Depois, teve que superar o questionamento em relação à prótese que é colocada no lugar do testículo
retirado. “Eles não queriam aprovar, dizendo que eu estava colocando uma bola de
poliuretano por estética”. A liberação só veio depois de muita briga, falando com a ouvidoria,
na véspera da cirurgia.

“A colocação da prótese é o ideal a ser feito, para que não haja prejuízo da aparência. É
realizada na maior parte dos centros de excelência de tratamento e às vezes até no Sistema
Único de Saúde (SUS)”, comenta a oncologista.

O paciente lembra que passado o desafio pré-cirúrgico, veio a tensão pós cirurgia, de aguardar
o resultado do exame para descobrir se houve metástase. “Fiquei uma semana esperando para
saber se o tumor ficou enclausurado ou se espalhou. Todo esse período tenso, ainda passando
por um divórcio e por uma briga pela guarda da minha filha… Acho que ter um câncer era o
menor dos meus problemas naquela época”.

Com o resultado favorável, ele foi relaxando e passou a contar sua experiência com muito bom
humor: “Foi muito difícil quando, na véspera da cirurgia, o médico falou que eu tinha que
depilar a região. A minha então namorada que depilou; é muita confiança para uma namorada
de pouco tempo. Você dá uma gilete de três lâminas e ela, depilando e perguntando: quem é
essa fulana do Instagram que você segue? Foi difícil, bem difícil”, brinca.
________
## O QUE FAZER
No trecho sobre a cirurgia e a prótese testicular, transcreva as cinco primeiras palavras de cada citação entre aspas, na ordem em que aparecem.

## MATERIAL FORNECIDO
________
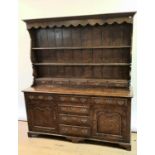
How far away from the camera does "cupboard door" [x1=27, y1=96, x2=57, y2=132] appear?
9.78 feet

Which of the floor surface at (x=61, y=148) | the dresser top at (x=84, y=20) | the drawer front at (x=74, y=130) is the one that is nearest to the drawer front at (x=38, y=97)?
the drawer front at (x=74, y=130)

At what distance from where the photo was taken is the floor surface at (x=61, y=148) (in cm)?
266

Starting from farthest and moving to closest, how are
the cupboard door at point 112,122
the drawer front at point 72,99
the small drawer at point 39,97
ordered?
the small drawer at point 39,97
the drawer front at point 72,99
the cupboard door at point 112,122

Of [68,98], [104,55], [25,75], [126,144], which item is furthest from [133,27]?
[25,75]

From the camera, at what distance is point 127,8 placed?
________
## RESPOSTA
- Eles não queriam aprovar, dizendo
- A colocação da prótese é
- Fiquei uma semana esperando para
- Foi muito difícil quando, na